There’s a new sheriff in town, and it's enforcing tougher laws for cryptographic security. FIPS 140-3 arrives with a fresh badge of trust for Hardware Security Modules (HSMs), introducing stricter requirements that raise the bar for anyone in the business of protecting sensitive data.
HSMs play a critical role in securing sensitive information especially in government systems where security and reliability are non-negotiable. To guide this, the National Institute of Standards and Technology (NIST) issues the Federal Information Processing Standards (FIPS), which set the benchmark for security requirements of cryptographic modules – including HSMs. One of the most important standards, FIPS 140-2, has long defined how HSMs must be designed, implemented, and operated.
However, change is on the horizon – FIPS 140-3 is scheduled to completely replace its predecessor on September 21, 2026. In fact, as of April 1, 2022, all new submissions must meet the requirements of FIPS 140-3. This updated standard, validated through the Cryptographic Module Validation Program (CMVP), ensures a more robust and modern approach to cryptographic security for federal departments and agencies.
In this article, we'll explore the details of FIPS 140-3 in terms of timeline, security levels and Utimaco's FIPS 140-3 compliant HSM portfolio.
FIPS 140-3 Rollout Timeline
March 2019: FIPS 140-3 has been approved
September 2020: The CMVP begins accepting module validations under FIPS 140-3
September 2021: Testing laboratories are required to be NVLAP-accredited for FIPS 140-3
April 2022: New submissions are only possible for FIPS 140-3
September 2026: FIPS 140-2 will be fully replaced by FIPS 140-3
FIPS 140-3 vs. FIPS 140-2 – Key Differences
As cyber threats become more advanced, the standards that protect our data need to keep up. That’s why FIPS 140-3 was introduced—to strengthen security and align more closely with global expectations. Here’s how it differs from the earlier FIPS 140-2 standard:
- FIPS 140-3 aligns with international standards like ISO/IEC 19790:2012.

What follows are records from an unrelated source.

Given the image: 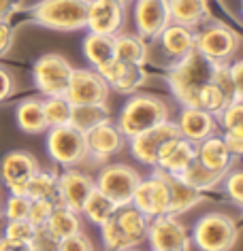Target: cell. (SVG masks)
Masks as SVG:
<instances>
[{
  "mask_svg": "<svg viewBox=\"0 0 243 251\" xmlns=\"http://www.w3.org/2000/svg\"><path fill=\"white\" fill-rule=\"evenodd\" d=\"M179 134V128L177 124L173 122H162L158 126H154L152 130L143 132L135 139H130V151L139 162L147 166H156L158 164V153L164 143H169L171 139H177Z\"/></svg>",
  "mask_w": 243,
  "mask_h": 251,
  "instance_id": "4fadbf2b",
  "label": "cell"
},
{
  "mask_svg": "<svg viewBox=\"0 0 243 251\" xmlns=\"http://www.w3.org/2000/svg\"><path fill=\"white\" fill-rule=\"evenodd\" d=\"M45 226L62 241V238H68V236H73V234H79V232H81V217H79L77 211L58 204L54 209L52 217H49V222Z\"/></svg>",
  "mask_w": 243,
  "mask_h": 251,
  "instance_id": "f546056e",
  "label": "cell"
},
{
  "mask_svg": "<svg viewBox=\"0 0 243 251\" xmlns=\"http://www.w3.org/2000/svg\"><path fill=\"white\" fill-rule=\"evenodd\" d=\"M124 251H136V249H133V247H130V249H124Z\"/></svg>",
  "mask_w": 243,
  "mask_h": 251,
  "instance_id": "816d5d0a",
  "label": "cell"
},
{
  "mask_svg": "<svg viewBox=\"0 0 243 251\" xmlns=\"http://www.w3.org/2000/svg\"><path fill=\"white\" fill-rule=\"evenodd\" d=\"M34 230H36V226L32 222H28V219H11L7 224V228H4V238L28 245L34 236Z\"/></svg>",
  "mask_w": 243,
  "mask_h": 251,
  "instance_id": "d590c367",
  "label": "cell"
},
{
  "mask_svg": "<svg viewBox=\"0 0 243 251\" xmlns=\"http://www.w3.org/2000/svg\"><path fill=\"white\" fill-rule=\"evenodd\" d=\"M124 4L117 0H88L85 28L92 34L115 36L124 26Z\"/></svg>",
  "mask_w": 243,
  "mask_h": 251,
  "instance_id": "5bb4252c",
  "label": "cell"
},
{
  "mask_svg": "<svg viewBox=\"0 0 243 251\" xmlns=\"http://www.w3.org/2000/svg\"><path fill=\"white\" fill-rule=\"evenodd\" d=\"M182 181H186L190 187H194V190L203 192V190H209V187L217 185L224 177V173H216V171H209L207 166H203L198 160H194L192 164L186 168L182 175H177Z\"/></svg>",
  "mask_w": 243,
  "mask_h": 251,
  "instance_id": "1f68e13d",
  "label": "cell"
},
{
  "mask_svg": "<svg viewBox=\"0 0 243 251\" xmlns=\"http://www.w3.org/2000/svg\"><path fill=\"white\" fill-rule=\"evenodd\" d=\"M26 196L30 200H54L58 204V175L39 168L26 183Z\"/></svg>",
  "mask_w": 243,
  "mask_h": 251,
  "instance_id": "4dcf8cb0",
  "label": "cell"
},
{
  "mask_svg": "<svg viewBox=\"0 0 243 251\" xmlns=\"http://www.w3.org/2000/svg\"><path fill=\"white\" fill-rule=\"evenodd\" d=\"M194 160H196L194 143H190L188 139H184V136H177V139H171L169 143L162 145L160 153H158V164L156 166H160L164 175L177 177V175H182Z\"/></svg>",
  "mask_w": 243,
  "mask_h": 251,
  "instance_id": "ffe728a7",
  "label": "cell"
},
{
  "mask_svg": "<svg viewBox=\"0 0 243 251\" xmlns=\"http://www.w3.org/2000/svg\"><path fill=\"white\" fill-rule=\"evenodd\" d=\"M28 211H30V198L28 196H20V194H11L4 206V215L11 219H28Z\"/></svg>",
  "mask_w": 243,
  "mask_h": 251,
  "instance_id": "60d3db41",
  "label": "cell"
},
{
  "mask_svg": "<svg viewBox=\"0 0 243 251\" xmlns=\"http://www.w3.org/2000/svg\"><path fill=\"white\" fill-rule=\"evenodd\" d=\"M226 192L233 202L243 206V171L230 173L226 177Z\"/></svg>",
  "mask_w": 243,
  "mask_h": 251,
  "instance_id": "b9f144b4",
  "label": "cell"
},
{
  "mask_svg": "<svg viewBox=\"0 0 243 251\" xmlns=\"http://www.w3.org/2000/svg\"><path fill=\"white\" fill-rule=\"evenodd\" d=\"M115 211H117V204L111 198L105 196L101 190H96V187L90 192V196L83 202V209H81V213L96 226H103L105 222H109Z\"/></svg>",
  "mask_w": 243,
  "mask_h": 251,
  "instance_id": "f1b7e54d",
  "label": "cell"
},
{
  "mask_svg": "<svg viewBox=\"0 0 243 251\" xmlns=\"http://www.w3.org/2000/svg\"><path fill=\"white\" fill-rule=\"evenodd\" d=\"M166 4H169V15L173 24L196 28L209 17L207 0H166Z\"/></svg>",
  "mask_w": 243,
  "mask_h": 251,
  "instance_id": "cb8c5ba5",
  "label": "cell"
},
{
  "mask_svg": "<svg viewBox=\"0 0 243 251\" xmlns=\"http://www.w3.org/2000/svg\"><path fill=\"white\" fill-rule=\"evenodd\" d=\"M105 119H109L107 104H105V106H73L71 122H68V124L85 134L88 130H92L94 126L105 122Z\"/></svg>",
  "mask_w": 243,
  "mask_h": 251,
  "instance_id": "d6a6232c",
  "label": "cell"
},
{
  "mask_svg": "<svg viewBox=\"0 0 243 251\" xmlns=\"http://www.w3.org/2000/svg\"><path fill=\"white\" fill-rule=\"evenodd\" d=\"M54 200H30V211H28V222H32L36 228L39 226H45L52 217V213L55 209Z\"/></svg>",
  "mask_w": 243,
  "mask_h": 251,
  "instance_id": "f35d334b",
  "label": "cell"
},
{
  "mask_svg": "<svg viewBox=\"0 0 243 251\" xmlns=\"http://www.w3.org/2000/svg\"><path fill=\"white\" fill-rule=\"evenodd\" d=\"M73 66L68 64V60L60 53H45L34 62L32 77L34 85L39 87L41 94L45 96H64L68 79H71Z\"/></svg>",
  "mask_w": 243,
  "mask_h": 251,
  "instance_id": "9c48e42d",
  "label": "cell"
},
{
  "mask_svg": "<svg viewBox=\"0 0 243 251\" xmlns=\"http://www.w3.org/2000/svg\"><path fill=\"white\" fill-rule=\"evenodd\" d=\"M83 55L96 71L107 66L109 62L115 60V47H113V36H103V34H88L83 39Z\"/></svg>",
  "mask_w": 243,
  "mask_h": 251,
  "instance_id": "484cf974",
  "label": "cell"
},
{
  "mask_svg": "<svg viewBox=\"0 0 243 251\" xmlns=\"http://www.w3.org/2000/svg\"><path fill=\"white\" fill-rule=\"evenodd\" d=\"M0 251H30L28 245L9 241V238H0Z\"/></svg>",
  "mask_w": 243,
  "mask_h": 251,
  "instance_id": "681fc988",
  "label": "cell"
},
{
  "mask_svg": "<svg viewBox=\"0 0 243 251\" xmlns=\"http://www.w3.org/2000/svg\"><path fill=\"white\" fill-rule=\"evenodd\" d=\"M32 20L43 28L73 32L85 28L88 0H41L32 7Z\"/></svg>",
  "mask_w": 243,
  "mask_h": 251,
  "instance_id": "277c9868",
  "label": "cell"
},
{
  "mask_svg": "<svg viewBox=\"0 0 243 251\" xmlns=\"http://www.w3.org/2000/svg\"><path fill=\"white\" fill-rule=\"evenodd\" d=\"M141 177L136 175L135 168L126 164H109L98 173L96 179V190H101L105 196L111 198L117 206L133 202V194L139 185Z\"/></svg>",
  "mask_w": 243,
  "mask_h": 251,
  "instance_id": "30bf717a",
  "label": "cell"
},
{
  "mask_svg": "<svg viewBox=\"0 0 243 251\" xmlns=\"http://www.w3.org/2000/svg\"><path fill=\"white\" fill-rule=\"evenodd\" d=\"M226 104H228L226 98L222 96V92L214 83H205L198 87L196 98H194V109H201L205 113H209V115H220Z\"/></svg>",
  "mask_w": 243,
  "mask_h": 251,
  "instance_id": "e575fe53",
  "label": "cell"
},
{
  "mask_svg": "<svg viewBox=\"0 0 243 251\" xmlns=\"http://www.w3.org/2000/svg\"><path fill=\"white\" fill-rule=\"evenodd\" d=\"M36 171H39V162L28 151H9L0 162L2 181L7 183L11 194H20V196H26V183Z\"/></svg>",
  "mask_w": 243,
  "mask_h": 251,
  "instance_id": "2e32d148",
  "label": "cell"
},
{
  "mask_svg": "<svg viewBox=\"0 0 243 251\" xmlns=\"http://www.w3.org/2000/svg\"><path fill=\"white\" fill-rule=\"evenodd\" d=\"M160 45L164 49L166 55L175 60H182L184 55H188L194 49V30L182 24H169L162 32L158 34Z\"/></svg>",
  "mask_w": 243,
  "mask_h": 251,
  "instance_id": "7402d4cb",
  "label": "cell"
},
{
  "mask_svg": "<svg viewBox=\"0 0 243 251\" xmlns=\"http://www.w3.org/2000/svg\"><path fill=\"white\" fill-rule=\"evenodd\" d=\"M11 45H13V28L9 22H0V58L9 53Z\"/></svg>",
  "mask_w": 243,
  "mask_h": 251,
  "instance_id": "bcb514c9",
  "label": "cell"
},
{
  "mask_svg": "<svg viewBox=\"0 0 243 251\" xmlns=\"http://www.w3.org/2000/svg\"><path fill=\"white\" fill-rule=\"evenodd\" d=\"M47 151L62 166H77L88 158V141L85 134L71 124L58 126L47 132Z\"/></svg>",
  "mask_w": 243,
  "mask_h": 251,
  "instance_id": "52a82bcc",
  "label": "cell"
},
{
  "mask_svg": "<svg viewBox=\"0 0 243 251\" xmlns=\"http://www.w3.org/2000/svg\"><path fill=\"white\" fill-rule=\"evenodd\" d=\"M94 181L81 171H64L58 175V204L68 206V209L81 213L85 198L90 196V192L94 190Z\"/></svg>",
  "mask_w": 243,
  "mask_h": 251,
  "instance_id": "e0dca14e",
  "label": "cell"
},
{
  "mask_svg": "<svg viewBox=\"0 0 243 251\" xmlns=\"http://www.w3.org/2000/svg\"><path fill=\"white\" fill-rule=\"evenodd\" d=\"M147 224L149 219L143 215L133 204L117 206L113 217L101 226L103 243L107 251H124L135 247L147 236Z\"/></svg>",
  "mask_w": 243,
  "mask_h": 251,
  "instance_id": "7a4b0ae2",
  "label": "cell"
},
{
  "mask_svg": "<svg viewBox=\"0 0 243 251\" xmlns=\"http://www.w3.org/2000/svg\"><path fill=\"white\" fill-rule=\"evenodd\" d=\"M166 179H169V213L171 215L186 213L201 200V192L194 190V187H190L179 177L166 175Z\"/></svg>",
  "mask_w": 243,
  "mask_h": 251,
  "instance_id": "83f0119b",
  "label": "cell"
},
{
  "mask_svg": "<svg viewBox=\"0 0 243 251\" xmlns=\"http://www.w3.org/2000/svg\"><path fill=\"white\" fill-rule=\"evenodd\" d=\"M15 92V79L4 66H0V102H4L7 98L13 96Z\"/></svg>",
  "mask_w": 243,
  "mask_h": 251,
  "instance_id": "f6af8a7d",
  "label": "cell"
},
{
  "mask_svg": "<svg viewBox=\"0 0 243 251\" xmlns=\"http://www.w3.org/2000/svg\"><path fill=\"white\" fill-rule=\"evenodd\" d=\"M171 24L166 0H136L135 2V26L143 41L158 39V34Z\"/></svg>",
  "mask_w": 243,
  "mask_h": 251,
  "instance_id": "9a60e30c",
  "label": "cell"
},
{
  "mask_svg": "<svg viewBox=\"0 0 243 251\" xmlns=\"http://www.w3.org/2000/svg\"><path fill=\"white\" fill-rule=\"evenodd\" d=\"M130 204L139 209L147 219L166 215L169 213V179L166 175L158 173L147 179H141Z\"/></svg>",
  "mask_w": 243,
  "mask_h": 251,
  "instance_id": "8fae6325",
  "label": "cell"
},
{
  "mask_svg": "<svg viewBox=\"0 0 243 251\" xmlns=\"http://www.w3.org/2000/svg\"><path fill=\"white\" fill-rule=\"evenodd\" d=\"M58 251H92V243L85 234H73L68 238H62Z\"/></svg>",
  "mask_w": 243,
  "mask_h": 251,
  "instance_id": "7bdbcfd3",
  "label": "cell"
},
{
  "mask_svg": "<svg viewBox=\"0 0 243 251\" xmlns=\"http://www.w3.org/2000/svg\"><path fill=\"white\" fill-rule=\"evenodd\" d=\"M230 77H233V83L237 90V100L243 102V60L230 64Z\"/></svg>",
  "mask_w": 243,
  "mask_h": 251,
  "instance_id": "7dc6e473",
  "label": "cell"
},
{
  "mask_svg": "<svg viewBox=\"0 0 243 251\" xmlns=\"http://www.w3.org/2000/svg\"><path fill=\"white\" fill-rule=\"evenodd\" d=\"M220 124L224 126V130H233V128H243V102L235 100L228 102L220 113Z\"/></svg>",
  "mask_w": 243,
  "mask_h": 251,
  "instance_id": "ab89813d",
  "label": "cell"
},
{
  "mask_svg": "<svg viewBox=\"0 0 243 251\" xmlns=\"http://www.w3.org/2000/svg\"><path fill=\"white\" fill-rule=\"evenodd\" d=\"M15 119H17L20 130L26 134H41L45 130H49L45 122V113H43V100L30 98V100L20 102V106L15 111Z\"/></svg>",
  "mask_w": 243,
  "mask_h": 251,
  "instance_id": "d4e9b609",
  "label": "cell"
},
{
  "mask_svg": "<svg viewBox=\"0 0 243 251\" xmlns=\"http://www.w3.org/2000/svg\"><path fill=\"white\" fill-rule=\"evenodd\" d=\"M196 160L201 162L203 166H207L209 171H216V173H224L230 168V162H233V155L228 153L226 149V143L220 136L211 134L207 136L205 141L198 143L196 147Z\"/></svg>",
  "mask_w": 243,
  "mask_h": 251,
  "instance_id": "603a6c76",
  "label": "cell"
},
{
  "mask_svg": "<svg viewBox=\"0 0 243 251\" xmlns=\"http://www.w3.org/2000/svg\"><path fill=\"white\" fill-rule=\"evenodd\" d=\"M237 47L239 36L222 24H205L198 32H194V49L214 64H226L237 53Z\"/></svg>",
  "mask_w": 243,
  "mask_h": 251,
  "instance_id": "ba28073f",
  "label": "cell"
},
{
  "mask_svg": "<svg viewBox=\"0 0 243 251\" xmlns=\"http://www.w3.org/2000/svg\"><path fill=\"white\" fill-rule=\"evenodd\" d=\"M58 247H60V238L55 236L47 226H39V228L34 230L32 241L28 243L30 251H58Z\"/></svg>",
  "mask_w": 243,
  "mask_h": 251,
  "instance_id": "74e56055",
  "label": "cell"
},
{
  "mask_svg": "<svg viewBox=\"0 0 243 251\" xmlns=\"http://www.w3.org/2000/svg\"><path fill=\"white\" fill-rule=\"evenodd\" d=\"M64 98L73 106H105L109 98V85L98 71L73 68Z\"/></svg>",
  "mask_w": 243,
  "mask_h": 251,
  "instance_id": "8992f818",
  "label": "cell"
},
{
  "mask_svg": "<svg viewBox=\"0 0 243 251\" xmlns=\"http://www.w3.org/2000/svg\"><path fill=\"white\" fill-rule=\"evenodd\" d=\"M224 143H226V149H228L230 155L241 158L243 155V128L226 130V134H224Z\"/></svg>",
  "mask_w": 243,
  "mask_h": 251,
  "instance_id": "ee69618b",
  "label": "cell"
},
{
  "mask_svg": "<svg viewBox=\"0 0 243 251\" xmlns=\"http://www.w3.org/2000/svg\"><path fill=\"white\" fill-rule=\"evenodd\" d=\"M162 122H169V106L164 100L139 94L124 104L120 119H117V128L124 134V139H135Z\"/></svg>",
  "mask_w": 243,
  "mask_h": 251,
  "instance_id": "3957f363",
  "label": "cell"
},
{
  "mask_svg": "<svg viewBox=\"0 0 243 251\" xmlns=\"http://www.w3.org/2000/svg\"><path fill=\"white\" fill-rule=\"evenodd\" d=\"M85 141H88V155H92L98 162L115 155L124 147V134L109 119H105V122L94 126L92 130H88L85 132Z\"/></svg>",
  "mask_w": 243,
  "mask_h": 251,
  "instance_id": "ac0fdd59",
  "label": "cell"
},
{
  "mask_svg": "<svg viewBox=\"0 0 243 251\" xmlns=\"http://www.w3.org/2000/svg\"><path fill=\"white\" fill-rule=\"evenodd\" d=\"M117 2H122V4H126V0H117Z\"/></svg>",
  "mask_w": 243,
  "mask_h": 251,
  "instance_id": "f907efd6",
  "label": "cell"
},
{
  "mask_svg": "<svg viewBox=\"0 0 243 251\" xmlns=\"http://www.w3.org/2000/svg\"><path fill=\"white\" fill-rule=\"evenodd\" d=\"M192 241L201 251H230L237 241V226L224 213H209L194 226Z\"/></svg>",
  "mask_w": 243,
  "mask_h": 251,
  "instance_id": "5b68a950",
  "label": "cell"
},
{
  "mask_svg": "<svg viewBox=\"0 0 243 251\" xmlns=\"http://www.w3.org/2000/svg\"><path fill=\"white\" fill-rule=\"evenodd\" d=\"M22 9V0H0V22H9Z\"/></svg>",
  "mask_w": 243,
  "mask_h": 251,
  "instance_id": "c3c4849f",
  "label": "cell"
},
{
  "mask_svg": "<svg viewBox=\"0 0 243 251\" xmlns=\"http://www.w3.org/2000/svg\"><path fill=\"white\" fill-rule=\"evenodd\" d=\"M241 13H243V0H241Z\"/></svg>",
  "mask_w": 243,
  "mask_h": 251,
  "instance_id": "f5cc1de1",
  "label": "cell"
},
{
  "mask_svg": "<svg viewBox=\"0 0 243 251\" xmlns=\"http://www.w3.org/2000/svg\"><path fill=\"white\" fill-rule=\"evenodd\" d=\"M211 83H214L217 90L222 92V96L226 98V102H235V100H237V90H235L233 77H230V66L228 64H216Z\"/></svg>",
  "mask_w": 243,
  "mask_h": 251,
  "instance_id": "8d00e7d4",
  "label": "cell"
},
{
  "mask_svg": "<svg viewBox=\"0 0 243 251\" xmlns=\"http://www.w3.org/2000/svg\"><path fill=\"white\" fill-rule=\"evenodd\" d=\"M71 111L73 104L64 96H49L47 100H43V113H45L47 128L66 126L71 122Z\"/></svg>",
  "mask_w": 243,
  "mask_h": 251,
  "instance_id": "836d02e7",
  "label": "cell"
},
{
  "mask_svg": "<svg viewBox=\"0 0 243 251\" xmlns=\"http://www.w3.org/2000/svg\"><path fill=\"white\" fill-rule=\"evenodd\" d=\"M147 238L152 243L154 251H188L190 249L188 232L171 213L149 219Z\"/></svg>",
  "mask_w": 243,
  "mask_h": 251,
  "instance_id": "7c38bea8",
  "label": "cell"
},
{
  "mask_svg": "<svg viewBox=\"0 0 243 251\" xmlns=\"http://www.w3.org/2000/svg\"><path fill=\"white\" fill-rule=\"evenodd\" d=\"M216 64L207 60L198 49H192L188 55H184L182 60H177V64L171 68L169 73V85L175 98L184 106L194 109V98L198 87L205 83H211Z\"/></svg>",
  "mask_w": 243,
  "mask_h": 251,
  "instance_id": "6da1fadb",
  "label": "cell"
},
{
  "mask_svg": "<svg viewBox=\"0 0 243 251\" xmlns=\"http://www.w3.org/2000/svg\"><path fill=\"white\" fill-rule=\"evenodd\" d=\"M113 47H115V58L128 64L143 66L147 60V43L139 34H115L113 36Z\"/></svg>",
  "mask_w": 243,
  "mask_h": 251,
  "instance_id": "4316f807",
  "label": "cell"
},
{
  "mask_svg": "<svg viewBox=\"0 0 243 251\" xmlns=\"http://www.w3.org/2000/svg\"><path fill=\"white\" fill-rule=\"evenodd\" d=\"M98 75L107 81L109 90L113 87V90L120 94H133L135 90H139L147 79L143 66L128 64V62H122L117 58L113 62H109L107 66H103L101 71H98Z\"/></svg>",
  "mask_w": 243,
  "mask_h": 251,
  "instance_id": "d6986e66",
  "label": "cell"
},
{
  "mask_svg": "<svg viewBox=\"0 0 243 251\" xmlns=\"http://www.w3.org/2000/svg\"><path fill=\"white\" fill-rule=\"evenodd\" d=\"M177 128L184 139H188L190 143H201L216 132V122H214V115H209V113H205L201 109L184 106L179 122H177Z\"/></svg>",
  "mask_w": 243,
  "mask_h": 251,
  "instance_id": "44dd1931",
  "label": "cell"
}]
</instances>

- FIPS 140-3 covers stricter security requirements from design to development.
- FIPS 140-3 examines a fifth interface: “control output” (FIPS 140-2 covered “data input”, “data output”, “control input”, “status output”).
- FIPS 140-3 includes stricter requirements for physical security, including temperature testing and environmental failure testing (EFT) mechanisms.
- Algorithm requirements changed in FIPS 140-3, specifying more advanced cryptography such as SHA-3 and AES-256.
- FIPS 140-3 includes stricter zeroization requirements for CSPs as well as unprotected SSPs and key components within the module.
FIPS 140-3 Areas
The FIPS 140-3 standard evaluates the following areas of cryptographic modules:
- Cryptographic module specification,
- Cryptographic module interfaces; roles, services, and authentication,
- Software/firmware security,
- Operating environment,
- Physical security,
- Non-invasive security,
- Sensitive security parameter management,
- Self-tests,
- Life-cycle assurance,
- Mitigation of other attacks.
FIPS 140-3 Security Levels
The FIPS 140-3 standard provides four increasing, qualitative levels of security:
Level 1: The lowest level of security which contains basic security requirements on firmware or software level and the use of one approved encryption algorithm.
Level 2: Includes all requirements from level 1 and additionally demands role-based authentication, physical security mechanisms and tamper evidence mechanisms.
Level 3: Includes all requirements from level 2 and additionally demands the use of identity-based authentication, physical manipulation security & resistant housing/coating, and Environmental Failure Protection (EFP) or Environmental Failure Testing (EFT) mechanisms.
Level 4: Includes all requirements from level 3 and additionally adds demands for multi-factor authentication and more advanced physical security mechanisms.
Utimaco’s FIPS 140-3 Hardware Security Module portfolio
Atalla AT1000 Payment HSM - The first FIPS 140-3 Level 3 Certified Payment HSM
The Atalla AT1000 Payment HSM is the leading Payment Hardware Security Module in the industry, designed for secure and compliant non-cash retail payment transactions, card issuance and cardholder authentication.
It is the first Payment Hardware Security Modules that received the FIPS 140-3 Level 3 validation.
u.trust General Purpose HSM Se-Series – FIPS 140-3 Level 3 Certification in Progress
The u.trust General Purpose HSM Se-Series combines scalable multi-tenancy functionality with superior performance. Its container-based architecture supports up to 31 containers and enables flexible deployment of classical and post quantum cryptography algorithms across many use cases including extensions for 5G, blockchain, and custom applications. Customers can choose between on-premises and as a service deployment.
The FIPS 140-3 certification for the u.trust General Purpose HSM Se-Series is in progress.
Summary: FIPS 140-3 will succeed FIPS 140-2 in September 2026
As of September 2026, FIPS 140-3 will be the benchmark for the security of cryptographic modules in the market. The new standard introduces stricter and broader security requirements enhancing cryptographic security for modern requirements.